What is DINAO? Well it might be easier to tell you what it's not. DINAO Is Not An ORM. If you want an ORM, SQLAlchemy is absolutely the best python has to offer.
Do you like writing SQL? Do you hate all the boiler plate involved with setting up connections and cursors then cleaning them up? Would you just like something simple that executes a query and can map the results to simple data classes? Then DINAO is for you!
The APIs implemented mirror libraries I've used in other ecosystems. Specifically, you may notice similarities to the JDBI Declarative API or the MyBatis interface mappers. This is because I very much like this approach. You're the developer, I'm just here to reduce the number of lines of code you have to write to meet your goal. At the end of the day you know your schema and database better than I do, and so you know what kinds of queries you need to write better than I do.
You pronounce it "Dino" like "Dinosaur". Going back to plain old SQL probably seems rather archaic after all.
Install via pip:
$ pip install dinao
You will also need to install your backend driver. Backends + drivers supported are:
- Sqlite3 via Python's standard library
- PostgreSQL via psycopg2
DINAO focuses binding functions to scoped connections / transactions against the database and using function signatures and type hinting to infer mapping and query parameterization.
Below shows a simple example of DINAO usage. For more comprehensive usage and feature showcase see examples.
from typing import List
from dataclasses import dataclass
from dinao.backend import create_connection_pool, Connection
from dinao.binding import FunctionBinder
binder = FunctionBinder()
@dataclass
class MyModel:
name: str
value: int
@binder.execute(
"CREATE TABLE IF NOT EXISTS my_table ( "
" name VARCHAR(32) PRIMARY KEY, "
" value INTEGER DEFAULT 0"
")"
)
def make_table():
pass
@binder.execute(
"INSERT INTO my_table (name, value) VALUES(#{model.name}, #{model.value}) "
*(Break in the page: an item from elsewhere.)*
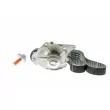 Pompe à eau + kit de courroie de distribution AISIN TKN-904B - Visuel 3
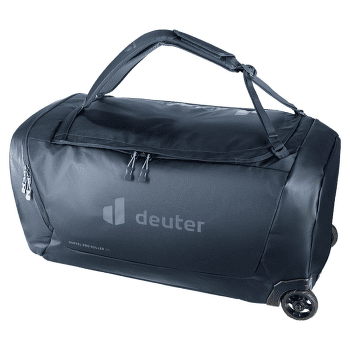 Torba deuter Duffel Pro Roller 90 Black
"ON CONFLICT (name) DO UPDATE "
" SET value = #{model.value} "
"WHERE my_table.name = #{model.name}"
)
def upsert(model: MyModel) -> int:
pass
# This is an example of a query where a template variable is directly
# replaced in a template. This is via a template argument denoted with
# !{column_name}. The #{search_term} on the other hand uses proper
# escaping and parameterization in the underlying SQL engine.
#
# IMPORTANT: This is a vector for SQL Injection, do not use direct template
# replacement on untrusted inputs, especially those coming from
# users. Ensure that you validate, restrict, or otherwise limit
# the values that can be used in direct template replacement.
#
@binder.query("SELECT name, value FROM my_table WHERE !{column_name} LIKE #{search_term}")
def search(column_name: str, search_term: str) -> List[MyModel]:
pass
@binder.transaction()
def populate(cnx: Connection = None):
make_table()
cnx.commit()
upsert(MyModel("testing", 52))
upsert(MyModel("test", 39))
upsert(MyModel("other_thing", 20))
if __name__ == '__main__':
con_url = "sqlite3:///tmp/example.db"
db_pool = create_connection_pool(con_url)
binder.pool = db_pool
populate()
for model in search("name", "test%"):
print(f"{model.name}: {model.value}")
Check out our code of conduct and contributing documentation.
This library adheres too semantic versioning 2.0.0 standards, in general that means, given a version number MAJOR.MINOR.PATCH, increment:
- MAJOR version when you make incompatible API changes
- MINOR version when you add functionality in a backwards compatible manner
- PATCH version when you make backwards compatible bug fixes
Changes for the next version should be accumulated on the main branch until such time that there is enough confidence in the build that it can be released. When this is done, a repository administrator opens a PR to bump the version in __version__.py updates the change logs, merges this PR then tags the merge with the release version. Only tagged commits of main are built and published.